--- EXERCISE INSTRUCTIONS ---
Repeat exactly the line containing "[researcher-annotated camera trap]" and every line after it in the entries, and nothing besides.

--- DATA ---

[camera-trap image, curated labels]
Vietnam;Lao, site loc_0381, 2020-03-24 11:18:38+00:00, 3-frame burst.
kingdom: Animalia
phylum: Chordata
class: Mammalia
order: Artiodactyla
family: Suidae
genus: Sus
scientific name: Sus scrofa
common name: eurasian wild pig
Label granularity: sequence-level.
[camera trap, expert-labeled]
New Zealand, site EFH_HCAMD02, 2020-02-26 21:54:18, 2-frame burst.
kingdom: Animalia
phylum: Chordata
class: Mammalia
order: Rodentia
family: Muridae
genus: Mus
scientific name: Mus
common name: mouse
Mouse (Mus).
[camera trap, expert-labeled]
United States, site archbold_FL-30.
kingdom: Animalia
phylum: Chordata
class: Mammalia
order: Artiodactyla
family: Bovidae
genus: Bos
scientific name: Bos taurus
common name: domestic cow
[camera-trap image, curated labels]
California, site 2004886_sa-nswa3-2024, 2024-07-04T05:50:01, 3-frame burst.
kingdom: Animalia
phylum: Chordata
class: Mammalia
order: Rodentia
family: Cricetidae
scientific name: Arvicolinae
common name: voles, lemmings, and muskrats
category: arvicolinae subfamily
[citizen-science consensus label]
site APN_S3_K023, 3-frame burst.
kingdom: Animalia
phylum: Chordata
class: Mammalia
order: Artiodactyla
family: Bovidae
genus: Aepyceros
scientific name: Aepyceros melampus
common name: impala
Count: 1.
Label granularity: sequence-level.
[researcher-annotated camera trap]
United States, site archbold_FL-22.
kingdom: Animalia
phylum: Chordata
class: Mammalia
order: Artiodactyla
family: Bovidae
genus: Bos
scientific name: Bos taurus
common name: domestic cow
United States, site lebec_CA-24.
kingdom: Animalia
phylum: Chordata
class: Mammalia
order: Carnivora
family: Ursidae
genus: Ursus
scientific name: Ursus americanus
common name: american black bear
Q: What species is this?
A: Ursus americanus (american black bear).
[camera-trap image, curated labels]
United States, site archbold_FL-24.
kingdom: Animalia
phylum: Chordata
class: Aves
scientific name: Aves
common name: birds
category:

--- PROBLEM SOLUTION ---
[researcher-annotated camera trap]
United States, site archbold_FL-22.
kingdom: Animalia
phylum: Chordata
class: Mammalia
order: Artiodactyla
family: Bovidae
genus: Bos
scientific name: Bos taurus
common name: domestic cow
United States, site lebec_CA-24.
kingdom: Animalia
phylum: Chordata
class: Mammalia
order: Carnivora
family: Ursidae
genus: Ursus
scientific name: Ursus americanus
common name: american black bear
Q: What species is this?
A: Ursus americanus (american black bear).
[camera-trap image, curated labels]
United States, site archbold_FL-24.
kingdom: Animalia
phylum: Chordata
class: Aves
scientific name: Aves
common name: birds
category:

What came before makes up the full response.